◆ **Source passage**:
━━━━━━━━━━━━━━━━

- slide 1 of 3
We all know that despite broadband or cable packages being sold as x Mbit, we don’t always receive that bandwidth. It is also a known fact that some ISPs throttle certain traffic such as P2P, regardless of what you are sharing. It seems to be automatically assumed that any Bit Torrent traffic is illegal, even though many Linux distributions are downloaded by it, and even Blizzard’s World of Warcraft uses it for game patches.
There are a couple of tools available that allow you to check the health of your internet connection, whether your ISP throttles Bit Torrent traffic, and to help stop people snooping on you. While I certainly don’t advocate illegal file sharing, I do believe you should get what you pay for, and that includes your internet connection.
So let’s start with a health check on your connection. For that we will visit our friends over at DSLReports.com and run their Speed Test. It is one of the highest regarded bandwidth tests out there, so is a good indicator of the state of your connection.
- slide 2 of 3
If you want more information on the state of your connection, the clever people at Measurement Lab have another tool that can check the wider network for congestion, throttling, and any other malaise that may affect your connection speeds.
The last web-based tool we are going to look at is the Glasnost tool. This is a tool that simulates a Bit Torrent transfer while studying how the network handles the traffic. It can detect if the packets are being sniffed and throttled and has a good reputation for reliability. If like me, you use P2P networks for legal purposes, this is a good test to run to ensure you aren’t being penalized for how you use your connection.
- slide 3 of 3
The last tool is PeerBlock. This is a reworking of the older PeerGuardian application which you could run, which prevents unwanted communications to and from your computer. These communications aren’t always the RIAA or an official organization, PeerBlock can also stop spyware and adware traffic from coming and going from your computer.

━━━━━━━━━━━━━━━━

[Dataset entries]
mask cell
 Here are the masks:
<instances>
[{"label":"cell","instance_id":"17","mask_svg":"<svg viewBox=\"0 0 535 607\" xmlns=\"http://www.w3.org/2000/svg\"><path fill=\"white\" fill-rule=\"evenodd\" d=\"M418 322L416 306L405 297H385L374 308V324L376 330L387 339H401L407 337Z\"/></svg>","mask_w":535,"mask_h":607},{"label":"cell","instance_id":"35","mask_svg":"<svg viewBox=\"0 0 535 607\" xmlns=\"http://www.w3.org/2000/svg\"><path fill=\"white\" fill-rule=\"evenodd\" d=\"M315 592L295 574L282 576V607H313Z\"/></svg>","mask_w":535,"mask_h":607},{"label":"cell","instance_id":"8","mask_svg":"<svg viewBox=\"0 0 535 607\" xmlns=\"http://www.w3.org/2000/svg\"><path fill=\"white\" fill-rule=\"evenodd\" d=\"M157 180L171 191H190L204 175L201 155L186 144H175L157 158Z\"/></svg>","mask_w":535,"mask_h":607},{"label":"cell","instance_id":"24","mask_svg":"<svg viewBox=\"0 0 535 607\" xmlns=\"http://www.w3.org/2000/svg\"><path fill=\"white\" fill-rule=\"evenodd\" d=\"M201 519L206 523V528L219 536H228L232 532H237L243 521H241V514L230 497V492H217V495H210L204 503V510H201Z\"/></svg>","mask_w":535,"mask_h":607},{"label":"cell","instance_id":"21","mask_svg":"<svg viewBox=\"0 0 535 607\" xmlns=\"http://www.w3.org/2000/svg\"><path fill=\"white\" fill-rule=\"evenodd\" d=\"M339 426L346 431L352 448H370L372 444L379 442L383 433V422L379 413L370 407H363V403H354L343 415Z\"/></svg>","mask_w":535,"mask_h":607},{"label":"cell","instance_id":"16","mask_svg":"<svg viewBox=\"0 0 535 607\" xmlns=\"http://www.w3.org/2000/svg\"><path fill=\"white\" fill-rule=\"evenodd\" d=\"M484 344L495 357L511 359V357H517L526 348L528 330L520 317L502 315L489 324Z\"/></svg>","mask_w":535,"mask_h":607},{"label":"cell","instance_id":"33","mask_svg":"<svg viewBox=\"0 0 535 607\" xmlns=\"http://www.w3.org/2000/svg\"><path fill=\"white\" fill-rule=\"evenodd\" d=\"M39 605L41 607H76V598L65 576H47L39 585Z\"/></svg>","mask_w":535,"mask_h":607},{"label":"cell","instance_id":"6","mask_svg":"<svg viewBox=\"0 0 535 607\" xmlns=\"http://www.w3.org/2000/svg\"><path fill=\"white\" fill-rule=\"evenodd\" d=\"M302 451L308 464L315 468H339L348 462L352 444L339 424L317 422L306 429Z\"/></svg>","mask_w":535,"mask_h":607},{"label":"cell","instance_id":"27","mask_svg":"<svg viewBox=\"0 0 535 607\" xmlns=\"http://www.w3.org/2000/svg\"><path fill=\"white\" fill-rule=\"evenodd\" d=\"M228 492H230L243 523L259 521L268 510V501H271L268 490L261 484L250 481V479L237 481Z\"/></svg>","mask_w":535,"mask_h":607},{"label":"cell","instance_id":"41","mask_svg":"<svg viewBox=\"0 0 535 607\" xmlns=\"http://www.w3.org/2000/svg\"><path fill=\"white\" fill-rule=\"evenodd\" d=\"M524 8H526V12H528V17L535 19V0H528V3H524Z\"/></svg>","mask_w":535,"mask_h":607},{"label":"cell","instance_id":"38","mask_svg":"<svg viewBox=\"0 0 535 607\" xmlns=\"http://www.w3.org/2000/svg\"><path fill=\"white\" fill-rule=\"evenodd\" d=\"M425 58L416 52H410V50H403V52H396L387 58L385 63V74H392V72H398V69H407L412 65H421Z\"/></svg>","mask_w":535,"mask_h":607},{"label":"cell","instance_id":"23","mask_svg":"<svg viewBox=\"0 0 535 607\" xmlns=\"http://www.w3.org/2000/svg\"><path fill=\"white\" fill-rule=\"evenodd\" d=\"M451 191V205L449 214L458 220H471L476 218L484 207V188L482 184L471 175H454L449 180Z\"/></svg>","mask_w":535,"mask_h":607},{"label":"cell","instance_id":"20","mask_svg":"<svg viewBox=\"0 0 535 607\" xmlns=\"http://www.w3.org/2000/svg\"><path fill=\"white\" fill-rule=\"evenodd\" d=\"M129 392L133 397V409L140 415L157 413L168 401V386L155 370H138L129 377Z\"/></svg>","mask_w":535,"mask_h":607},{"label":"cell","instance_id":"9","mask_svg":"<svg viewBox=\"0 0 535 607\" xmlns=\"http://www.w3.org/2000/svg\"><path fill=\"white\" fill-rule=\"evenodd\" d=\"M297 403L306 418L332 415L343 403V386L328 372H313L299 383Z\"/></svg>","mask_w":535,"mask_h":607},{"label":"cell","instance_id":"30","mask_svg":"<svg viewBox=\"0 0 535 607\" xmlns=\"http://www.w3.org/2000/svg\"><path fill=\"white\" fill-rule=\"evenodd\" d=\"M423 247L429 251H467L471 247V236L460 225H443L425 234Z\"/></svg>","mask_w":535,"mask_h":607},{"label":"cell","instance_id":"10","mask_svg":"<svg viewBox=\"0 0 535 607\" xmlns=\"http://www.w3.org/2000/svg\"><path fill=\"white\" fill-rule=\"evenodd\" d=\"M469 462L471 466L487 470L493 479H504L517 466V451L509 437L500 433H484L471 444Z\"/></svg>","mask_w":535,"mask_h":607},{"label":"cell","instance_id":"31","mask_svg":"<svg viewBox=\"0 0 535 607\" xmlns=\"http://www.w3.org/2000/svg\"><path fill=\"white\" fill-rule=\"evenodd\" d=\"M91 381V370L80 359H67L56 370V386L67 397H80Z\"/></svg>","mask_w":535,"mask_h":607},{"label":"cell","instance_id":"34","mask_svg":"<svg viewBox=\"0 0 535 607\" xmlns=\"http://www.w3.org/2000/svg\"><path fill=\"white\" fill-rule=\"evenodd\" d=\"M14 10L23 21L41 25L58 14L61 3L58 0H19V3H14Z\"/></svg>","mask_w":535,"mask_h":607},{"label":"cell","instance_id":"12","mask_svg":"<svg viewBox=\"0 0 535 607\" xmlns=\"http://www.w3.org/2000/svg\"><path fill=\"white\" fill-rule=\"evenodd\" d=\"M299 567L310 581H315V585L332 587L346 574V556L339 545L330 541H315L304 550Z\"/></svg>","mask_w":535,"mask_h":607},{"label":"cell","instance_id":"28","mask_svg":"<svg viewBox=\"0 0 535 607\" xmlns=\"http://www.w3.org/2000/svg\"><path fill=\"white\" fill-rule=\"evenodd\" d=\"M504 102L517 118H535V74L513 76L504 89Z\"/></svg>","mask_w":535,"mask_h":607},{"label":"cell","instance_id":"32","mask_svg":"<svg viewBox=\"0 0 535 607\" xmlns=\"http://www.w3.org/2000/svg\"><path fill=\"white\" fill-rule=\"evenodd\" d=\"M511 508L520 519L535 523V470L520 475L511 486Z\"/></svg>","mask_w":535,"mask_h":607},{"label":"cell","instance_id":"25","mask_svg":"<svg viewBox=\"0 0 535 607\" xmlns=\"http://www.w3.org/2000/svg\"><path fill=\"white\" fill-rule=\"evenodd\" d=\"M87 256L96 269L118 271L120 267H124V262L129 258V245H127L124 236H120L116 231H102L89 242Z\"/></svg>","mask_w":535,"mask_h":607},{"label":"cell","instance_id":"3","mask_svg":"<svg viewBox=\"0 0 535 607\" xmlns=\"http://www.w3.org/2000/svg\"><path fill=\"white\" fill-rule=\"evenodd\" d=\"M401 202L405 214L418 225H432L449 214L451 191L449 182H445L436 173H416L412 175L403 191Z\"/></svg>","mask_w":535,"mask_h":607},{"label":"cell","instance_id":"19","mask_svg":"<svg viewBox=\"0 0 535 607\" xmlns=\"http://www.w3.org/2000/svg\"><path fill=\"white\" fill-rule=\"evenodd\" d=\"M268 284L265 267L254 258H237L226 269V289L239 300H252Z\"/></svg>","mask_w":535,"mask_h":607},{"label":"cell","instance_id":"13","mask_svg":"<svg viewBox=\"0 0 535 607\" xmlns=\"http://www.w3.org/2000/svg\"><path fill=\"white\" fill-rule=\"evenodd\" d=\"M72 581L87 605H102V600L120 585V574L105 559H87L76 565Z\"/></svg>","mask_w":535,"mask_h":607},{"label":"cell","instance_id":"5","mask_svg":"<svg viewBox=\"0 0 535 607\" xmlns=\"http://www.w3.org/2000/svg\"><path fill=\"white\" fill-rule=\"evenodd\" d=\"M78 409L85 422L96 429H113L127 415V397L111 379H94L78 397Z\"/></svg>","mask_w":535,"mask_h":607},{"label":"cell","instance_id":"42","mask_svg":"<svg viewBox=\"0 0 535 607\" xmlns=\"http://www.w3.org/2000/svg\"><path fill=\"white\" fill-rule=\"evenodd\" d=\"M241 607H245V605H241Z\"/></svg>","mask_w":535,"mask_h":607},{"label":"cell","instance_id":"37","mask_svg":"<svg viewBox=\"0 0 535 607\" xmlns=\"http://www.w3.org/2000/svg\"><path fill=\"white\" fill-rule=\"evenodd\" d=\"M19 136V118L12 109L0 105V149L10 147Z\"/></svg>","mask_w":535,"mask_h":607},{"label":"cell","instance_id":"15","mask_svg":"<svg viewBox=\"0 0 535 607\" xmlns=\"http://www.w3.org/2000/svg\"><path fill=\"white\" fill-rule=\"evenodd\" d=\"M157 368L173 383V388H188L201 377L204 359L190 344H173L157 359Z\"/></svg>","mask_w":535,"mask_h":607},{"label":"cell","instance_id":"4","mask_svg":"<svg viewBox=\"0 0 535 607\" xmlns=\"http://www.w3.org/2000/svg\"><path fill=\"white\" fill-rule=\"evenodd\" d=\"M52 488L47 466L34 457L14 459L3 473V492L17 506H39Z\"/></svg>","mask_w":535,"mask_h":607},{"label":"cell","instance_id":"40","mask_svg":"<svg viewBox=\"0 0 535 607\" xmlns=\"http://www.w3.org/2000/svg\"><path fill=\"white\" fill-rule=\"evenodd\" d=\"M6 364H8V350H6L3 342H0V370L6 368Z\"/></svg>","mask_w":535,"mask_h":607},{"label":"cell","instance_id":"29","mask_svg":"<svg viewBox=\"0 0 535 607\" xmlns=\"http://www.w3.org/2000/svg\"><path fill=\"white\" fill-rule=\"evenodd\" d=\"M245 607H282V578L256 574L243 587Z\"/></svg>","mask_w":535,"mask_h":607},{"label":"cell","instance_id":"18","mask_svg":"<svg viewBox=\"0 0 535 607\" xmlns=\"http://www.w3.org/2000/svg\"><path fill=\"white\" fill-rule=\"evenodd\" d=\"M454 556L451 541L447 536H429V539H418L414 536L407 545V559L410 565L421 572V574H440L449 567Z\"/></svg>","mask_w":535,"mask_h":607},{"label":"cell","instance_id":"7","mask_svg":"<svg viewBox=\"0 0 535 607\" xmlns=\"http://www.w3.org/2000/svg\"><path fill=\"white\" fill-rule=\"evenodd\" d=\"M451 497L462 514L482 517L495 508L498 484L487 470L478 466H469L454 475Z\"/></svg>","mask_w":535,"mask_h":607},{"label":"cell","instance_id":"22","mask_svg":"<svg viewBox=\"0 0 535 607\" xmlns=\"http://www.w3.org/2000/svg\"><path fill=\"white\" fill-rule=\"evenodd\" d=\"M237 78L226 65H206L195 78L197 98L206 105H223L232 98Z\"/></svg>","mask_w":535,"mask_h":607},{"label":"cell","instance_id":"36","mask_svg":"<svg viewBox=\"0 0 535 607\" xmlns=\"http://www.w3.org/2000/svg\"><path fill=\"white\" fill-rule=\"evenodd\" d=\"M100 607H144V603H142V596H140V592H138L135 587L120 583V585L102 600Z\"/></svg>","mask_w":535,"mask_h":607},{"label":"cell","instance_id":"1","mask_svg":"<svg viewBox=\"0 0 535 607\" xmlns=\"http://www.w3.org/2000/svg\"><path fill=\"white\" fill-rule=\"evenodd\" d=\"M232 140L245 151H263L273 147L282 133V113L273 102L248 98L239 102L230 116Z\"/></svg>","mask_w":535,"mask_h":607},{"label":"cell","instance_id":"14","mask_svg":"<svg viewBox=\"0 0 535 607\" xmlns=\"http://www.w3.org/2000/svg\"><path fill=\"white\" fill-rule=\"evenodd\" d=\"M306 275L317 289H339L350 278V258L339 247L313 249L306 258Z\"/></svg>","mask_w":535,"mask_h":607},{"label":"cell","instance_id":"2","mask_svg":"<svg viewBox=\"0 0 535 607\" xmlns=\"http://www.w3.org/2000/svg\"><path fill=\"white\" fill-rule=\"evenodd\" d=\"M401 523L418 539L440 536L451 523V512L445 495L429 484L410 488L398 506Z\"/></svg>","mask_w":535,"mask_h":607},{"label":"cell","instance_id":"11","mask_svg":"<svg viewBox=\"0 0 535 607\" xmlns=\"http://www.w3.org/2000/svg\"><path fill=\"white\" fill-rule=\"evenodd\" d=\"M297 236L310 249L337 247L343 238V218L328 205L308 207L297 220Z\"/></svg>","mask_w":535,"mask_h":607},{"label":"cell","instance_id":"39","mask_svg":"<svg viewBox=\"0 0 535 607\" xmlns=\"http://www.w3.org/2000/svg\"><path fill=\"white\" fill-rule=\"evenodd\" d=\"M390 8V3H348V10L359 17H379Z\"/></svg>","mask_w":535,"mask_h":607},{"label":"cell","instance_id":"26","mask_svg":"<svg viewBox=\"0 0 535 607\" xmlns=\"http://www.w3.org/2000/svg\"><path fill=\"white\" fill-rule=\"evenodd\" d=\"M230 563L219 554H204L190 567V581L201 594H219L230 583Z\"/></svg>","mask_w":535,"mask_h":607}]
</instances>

━━━━━━━━━━━━━━━━

◆ **Tasks to complete**:
A – In the passage on checking your internet connection, swap "Glasnost" for "Bandwidth Inspector" and write out the section that begins at the words "- slide 2 of" and stops after "use your connection.".
B – Summarize the passage on checking your internet connection in two sentences.
The rows are separate material with no connection to the passage.

◆ **Answers provided**:
A –
- slide 2 of 3
If you want more information on the state of your connection, the clever people at Measurement Lab have another tool that can check the wider network for congestion, throttling, and any other malaise that may affect your connection speeds.
The last web-based tool we are going to look at is the Bandwidth Inspector tool. This is a tool that simulates a Bit Torrent transfer while studying how the network handles the traffic. It can detect if the packets are being sniffed and throttled and has a good reputation for reliability. If like me, you use P2P networks for legal purposes, this is a good test to run to ensure you aren’t being penalized for how you use your connection.

B – The text says ISPs do not always deliver the bandwidth they advertise, and some throttle P2P traffic such as Bit Torrent on the assumption that it is illegal, even though Linux distributions and World of Warcraft patches are downloaded that way. It recommends the DSLReports.com Speed Test and a Measurement Lab tool for checking the state of a connection, the Glasnost tool for detecting whether simulated Bit Torrent traffic is sniffed and throttled, and PeerBlock for blocking unwanted communications, including spyware and adware traffic.